* [Условие задания]
Согласуются ли с фрагментом текста утверждения (a), (b) и (c)? Для каждого ответьте «да» или «нет» и дословно процитируйте слова фрагмента, которые это решают: (a) вопрос о том, насколько искусство Востока повлияло на эту тональность, уже решён; (b) флоральные мотивы стали ведущим мотивом стеклянной пластики Э. Галле; (c) многообразие растительных и анималистических мотивов совпадало с пейзажным акцентом в искусстве романтизма.

* [Фрагмент текста]

На рубеже XIX–XX веков Европа воспринималась художниками разных стран, не скрывающими своей приверженности символизму и модерну, и как поэзия истории, и как нечто неотделимое от одухотворённости природы. Парад флоральных мотивов, включаясь в изысканные орнаменты австрийца Климта, обогащая причудливые растительные комбинации чешского плакатиста и декоратора А. Мухи, превращаясь в ведущий мотив стеклянной пластики француза Э. Галле, поражая свежим поэтическим взглядом на живую природу в фарфоре Роял Копенгаген, создавая оптимистическое разнообразие в ювелирных изделиях российской фирмы Фаберже, превратился в некую объединяющую европейцев функционально-жизненную и эстетическую реальность. Согласно эстетике модерна это постоянное присутствие природы символизировало непрекращающееся движение жизни, её живую бесконечность. Хотя ещё предстоит выяснить, в какой мере такую тональность стимулировали образцы искусства Востока, ясно, однако, что многое зависело от европейских источников, от взаимодействия различных областей европейской культуры.
Так что на переломе XIX–XX веков обращение к растительным и анималистическим мотивам в архитектуре, прикладном искусстве, живописи, графике, скульптуре знаменовало собой присутствие природы в воображении и повседневной жизни европейца. Это многообразие, символизируя её динамическое единство, которое утверждалось как одна из континентальных идей, немало отличалось от пейзажного акцента в искусстве романтизма.
Романтизм и символизм активно и своеобразно повлияли на судьбу интегративных процессов в европейском искусстве. Они вошли в его мир под знаком увлечённого созидания европейского пространства. Высвечивая красоту и неповторимость национального, они одновременно в разных ракурсах преодолевали географические, социальные, психологические барьеры, препятствующие обретению европейской культурой динамизма и духовной свободы.

* [Список позиций]
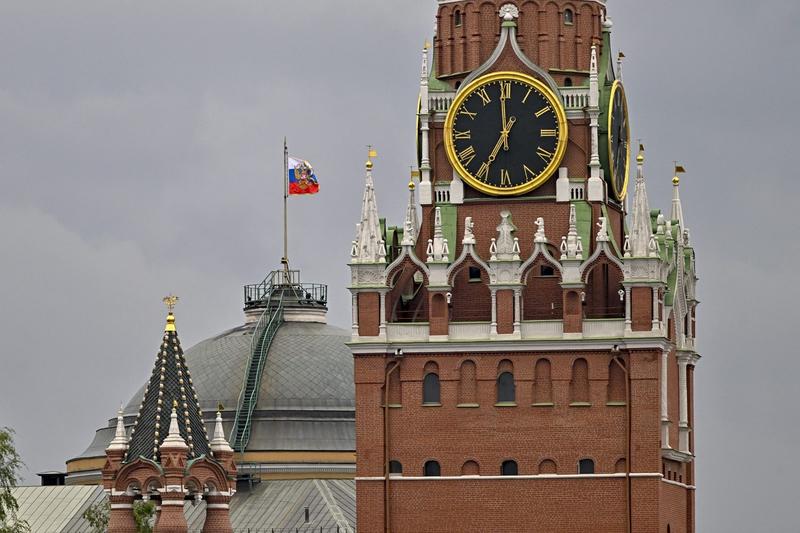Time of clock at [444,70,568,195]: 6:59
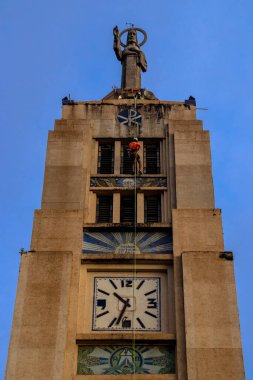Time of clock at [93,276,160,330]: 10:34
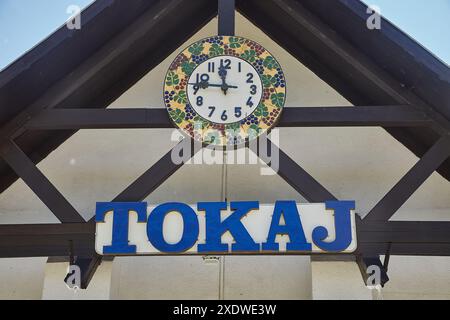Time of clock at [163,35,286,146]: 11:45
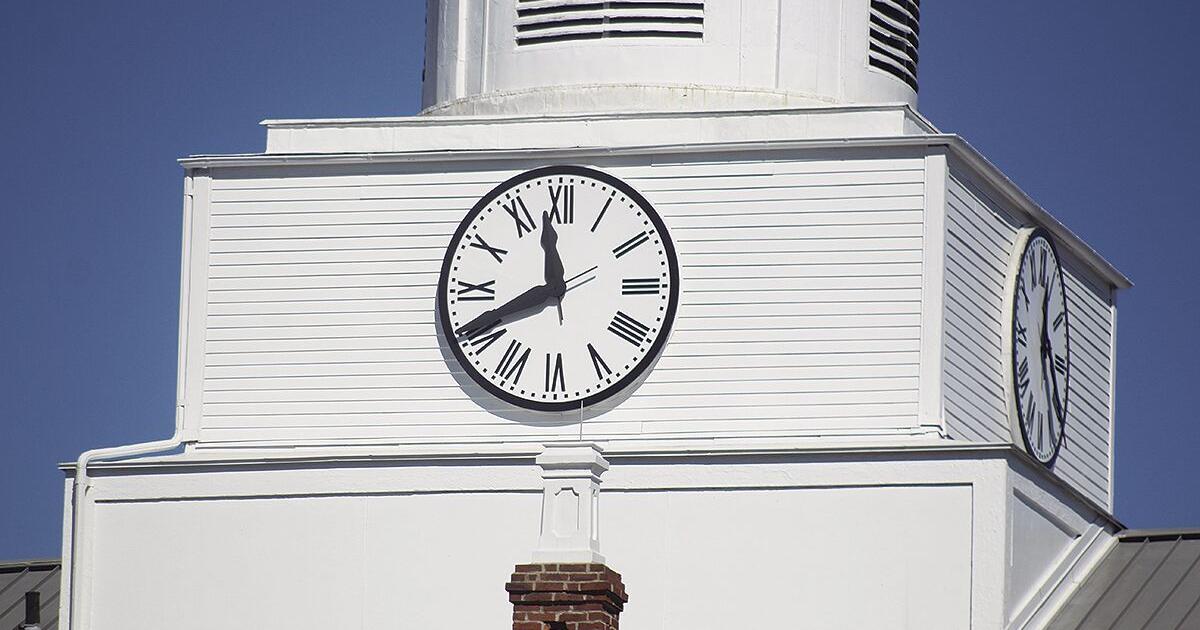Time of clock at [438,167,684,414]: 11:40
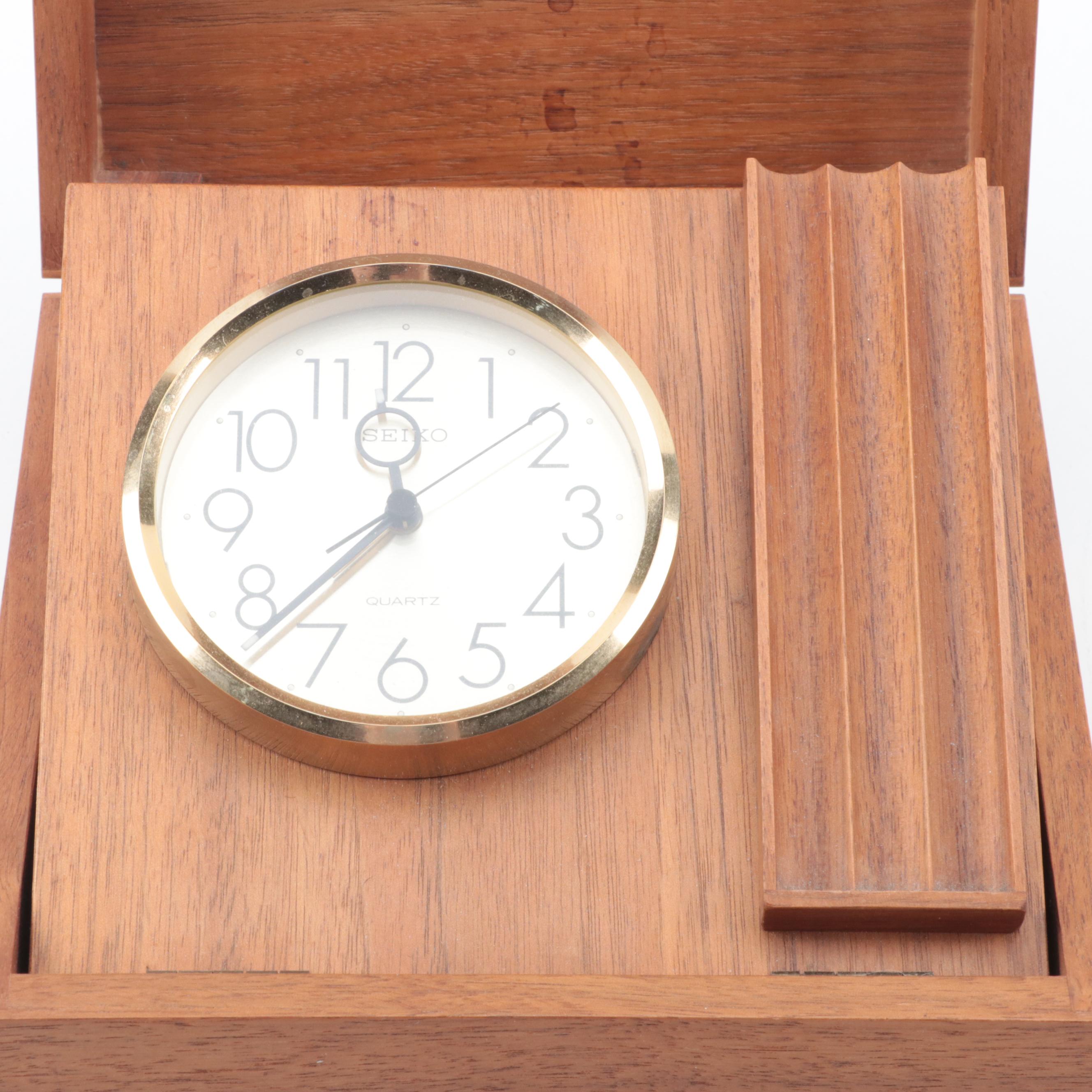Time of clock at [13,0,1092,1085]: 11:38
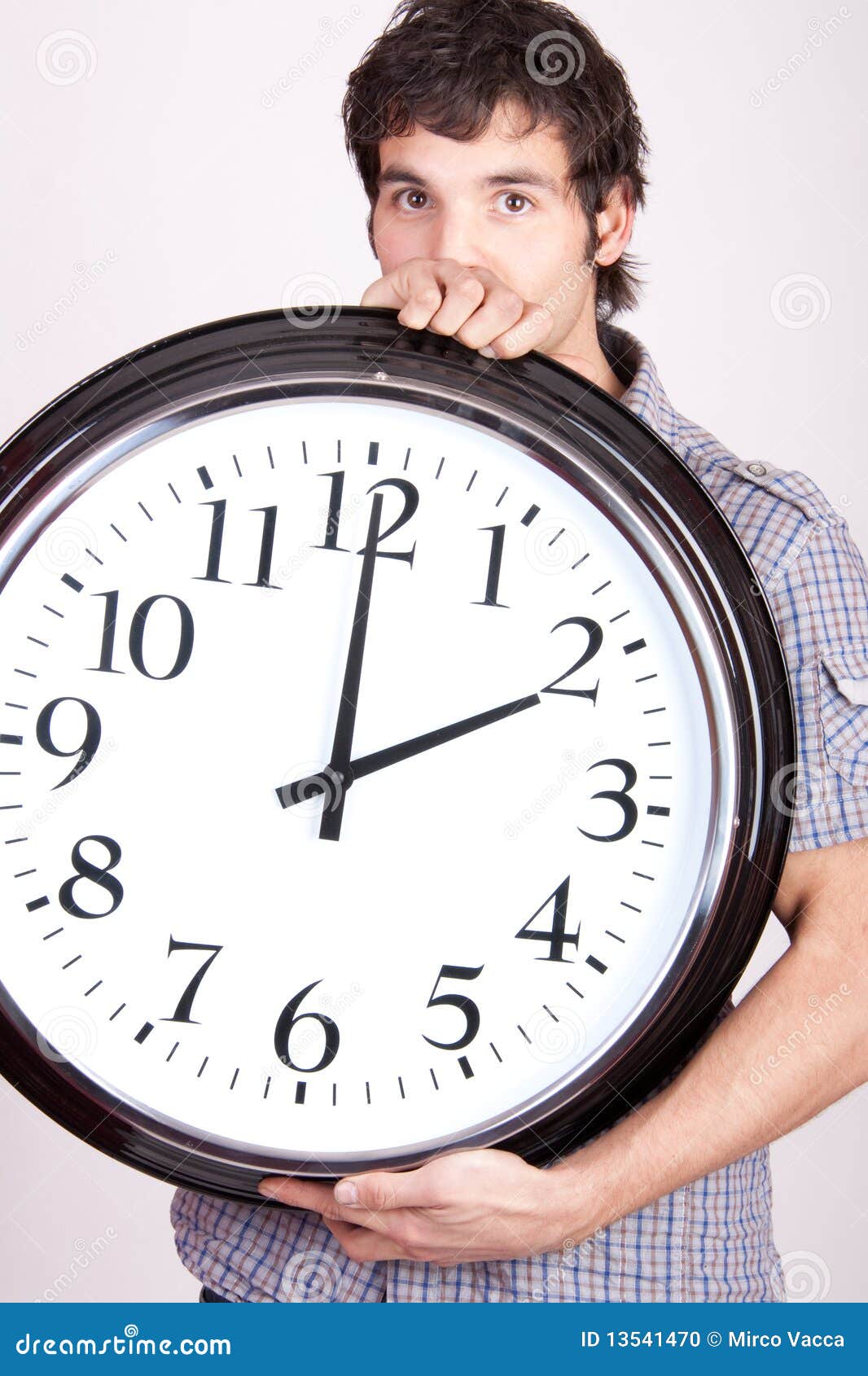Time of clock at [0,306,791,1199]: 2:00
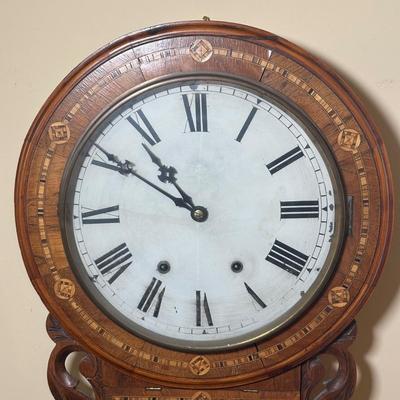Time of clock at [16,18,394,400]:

* * *

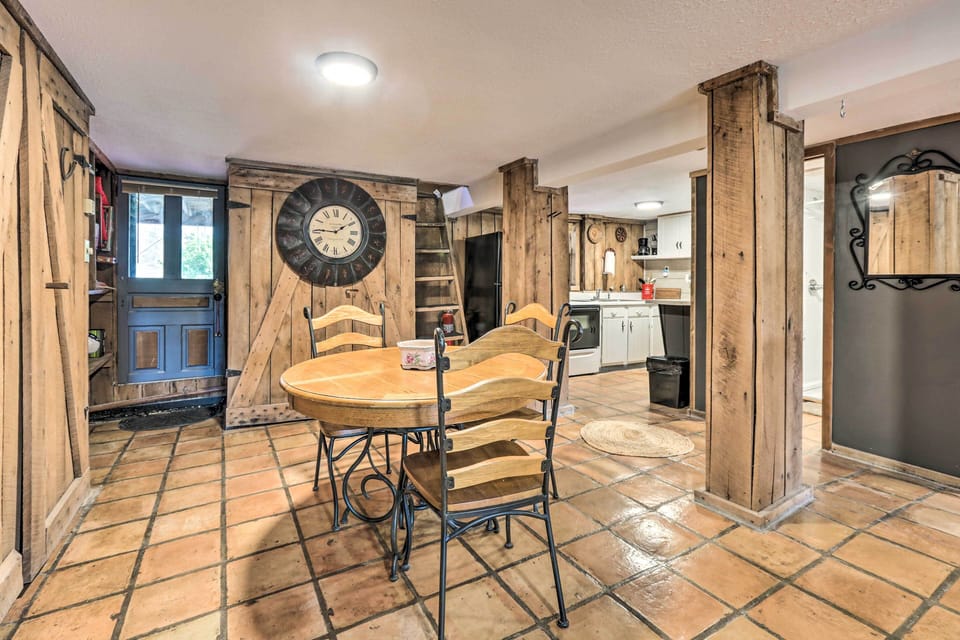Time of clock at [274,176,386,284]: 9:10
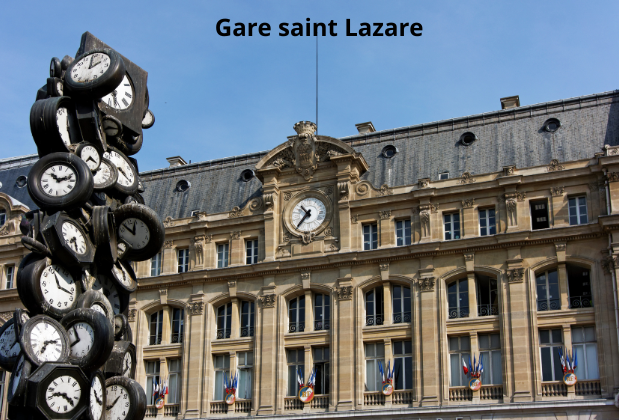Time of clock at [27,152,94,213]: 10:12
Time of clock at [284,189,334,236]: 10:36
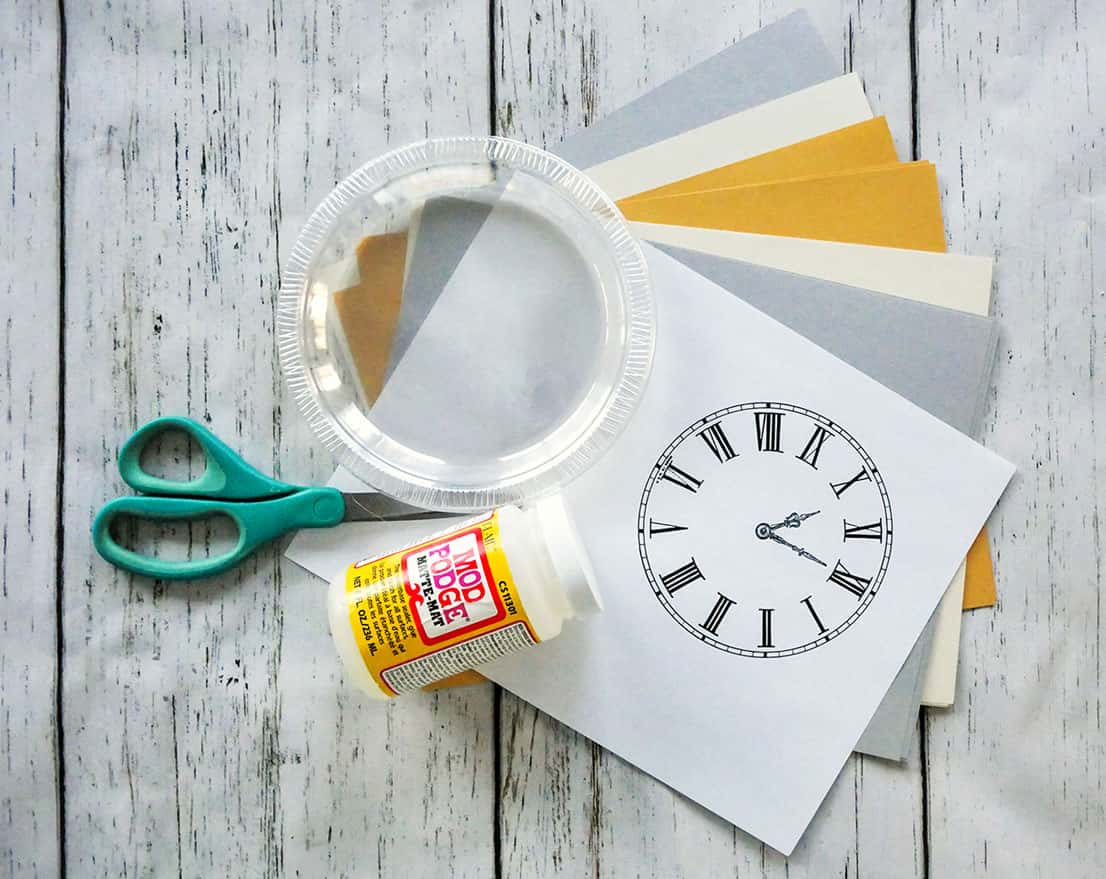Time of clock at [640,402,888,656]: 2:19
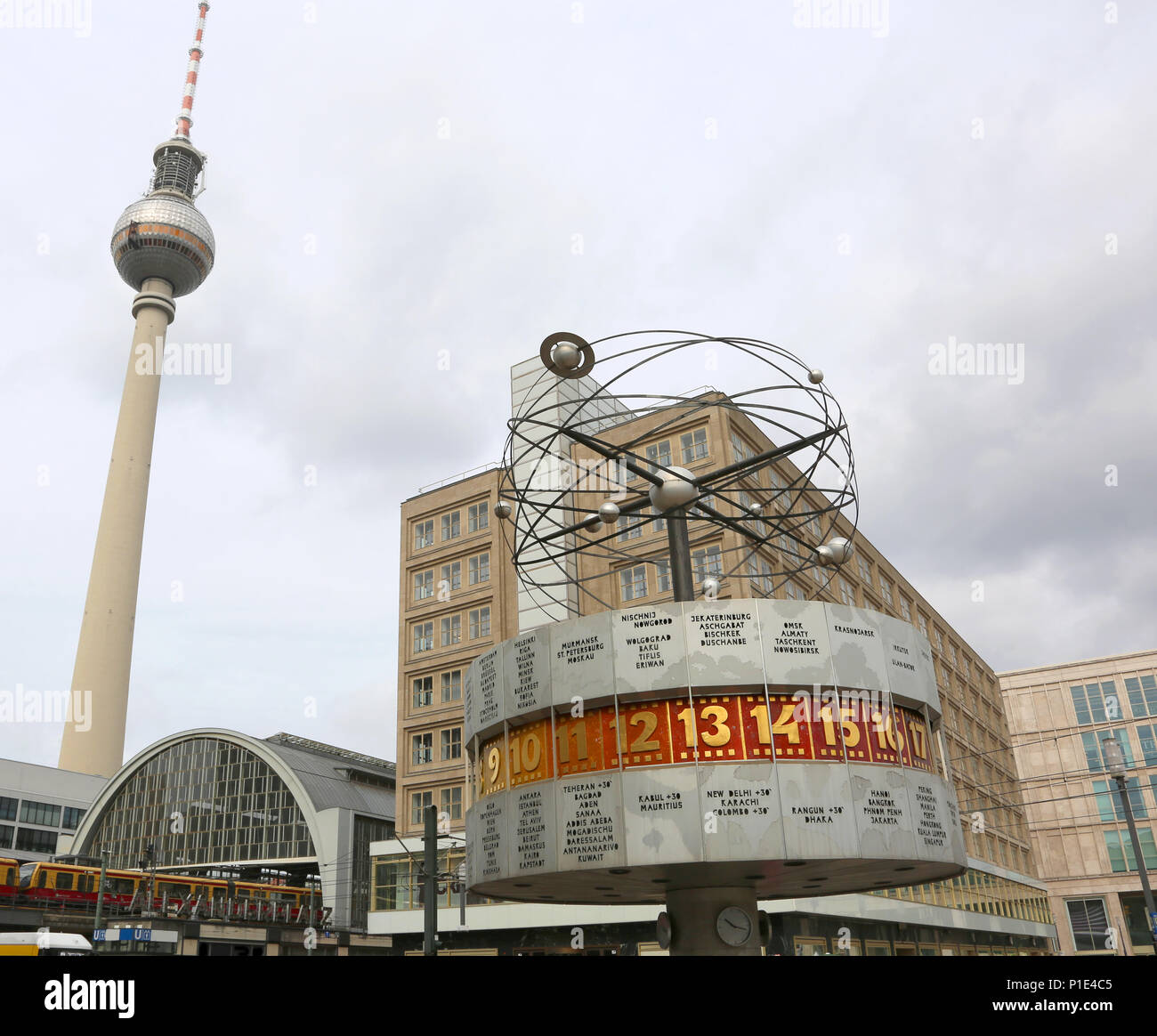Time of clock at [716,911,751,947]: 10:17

* [Письменный ответ]
(a) Нет: «Хотя ещё предстоит выяснить, в какой мере такую тональность стимулировали образцы искусства Востока».
(b) Да: «превращаясь в ведущий мотив стеклянной пластики француза Э. Галле».
(c) Нет: «немало отличалось от пейзажного акцента в искусстве романтизма».